Total sidebar, but yogurt is really easy to make yourself in your crockpot - you can use whatever full-fat milk you want, plus a few tablespoons of starter that could come from any yogurt with live cultures. I mean, REALLY easy. I wouldn't attempt it if it were fussy, but it's a really simple process. Might be a workaround for you?


----------



## blessedwithboys (Dec 8, 2004)

Quote:


Originally Posted by *mrscompgeek* 
Thank you for all your answers.
I am weaning due to health issues with myself, low supply that keeps getting lower and my daughter bitting me while nursing more then eating. I understand that on this board child led weaning and nursing til they are 2 or so is the norm and I think thats great for those of you who can. All I ask for is you dont judge me for what I have to do for us. You may think I am dumb and have no idea what I am doing but I assure you I am very well educated and have read every baby book on the planet. I have a very natural minded mother and my ped is very AP parenting friendly. Thank you for you concerns but I assure you my daughter is in very good hands.

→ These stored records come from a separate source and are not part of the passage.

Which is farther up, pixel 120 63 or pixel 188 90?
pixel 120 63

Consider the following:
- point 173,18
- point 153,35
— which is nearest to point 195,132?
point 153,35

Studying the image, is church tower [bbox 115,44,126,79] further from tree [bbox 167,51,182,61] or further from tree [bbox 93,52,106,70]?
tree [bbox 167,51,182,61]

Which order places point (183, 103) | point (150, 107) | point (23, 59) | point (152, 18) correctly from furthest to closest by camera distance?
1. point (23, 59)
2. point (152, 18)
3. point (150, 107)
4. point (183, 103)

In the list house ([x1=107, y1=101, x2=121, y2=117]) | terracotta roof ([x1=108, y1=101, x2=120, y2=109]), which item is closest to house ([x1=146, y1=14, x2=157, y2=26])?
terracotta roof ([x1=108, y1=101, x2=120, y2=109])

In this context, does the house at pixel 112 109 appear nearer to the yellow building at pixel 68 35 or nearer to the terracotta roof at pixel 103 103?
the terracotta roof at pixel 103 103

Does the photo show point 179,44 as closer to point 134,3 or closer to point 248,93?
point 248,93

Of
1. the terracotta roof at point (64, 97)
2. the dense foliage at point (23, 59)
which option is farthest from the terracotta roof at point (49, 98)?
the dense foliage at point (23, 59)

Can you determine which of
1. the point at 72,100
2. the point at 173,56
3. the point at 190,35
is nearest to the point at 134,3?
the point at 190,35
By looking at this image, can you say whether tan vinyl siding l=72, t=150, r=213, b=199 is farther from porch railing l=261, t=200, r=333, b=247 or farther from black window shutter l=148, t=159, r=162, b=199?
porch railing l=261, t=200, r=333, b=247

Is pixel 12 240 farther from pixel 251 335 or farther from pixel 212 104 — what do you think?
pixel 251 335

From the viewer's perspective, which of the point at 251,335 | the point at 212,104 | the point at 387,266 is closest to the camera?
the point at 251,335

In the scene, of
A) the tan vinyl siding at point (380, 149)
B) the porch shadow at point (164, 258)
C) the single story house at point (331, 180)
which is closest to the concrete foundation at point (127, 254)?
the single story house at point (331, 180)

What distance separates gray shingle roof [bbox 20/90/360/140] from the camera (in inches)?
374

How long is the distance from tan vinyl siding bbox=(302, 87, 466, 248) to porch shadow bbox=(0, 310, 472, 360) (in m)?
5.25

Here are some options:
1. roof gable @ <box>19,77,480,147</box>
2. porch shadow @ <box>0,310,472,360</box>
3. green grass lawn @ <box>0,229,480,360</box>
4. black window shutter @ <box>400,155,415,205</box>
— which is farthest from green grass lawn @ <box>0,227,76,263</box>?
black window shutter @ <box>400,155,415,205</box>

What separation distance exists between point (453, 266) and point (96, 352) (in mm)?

_I don't think anyone is judging you or thinks you are dumb. I haven't heard that tone in any of the replies. And it's obvious how much you care about your dd, that's why you're here asking questions. If I may say this...I sense a little bit of regret in your tone. You initially come across as defensive, and I wonder if it is really grief over the idea of weaning. I know right now you are (rightfully) focused on making the transition safe and easy for your LO. Please make sure that you are also taking the time to make sure YOU are healthy and happy as well._

I really honestly am very against formula, I understand it might be a good choice but I use to babysit and I myself have seen time and time again what formula does to babies. I refuse to put my baby through that.
_
You won't find a bigger formula-hater than me, but please remember that your LO is not a tiny newborn with an un-fully-cultivated gut. You've done a wonderful job of giving her the best start, so it's likely that she won't have the same issues with formula as many newborns do._

I do have goats milk I will replace the feedings with. What do you think of organic cows milk? I think my health food store has the horizons brand. Would that be healthier then whole cows milk in a pinch??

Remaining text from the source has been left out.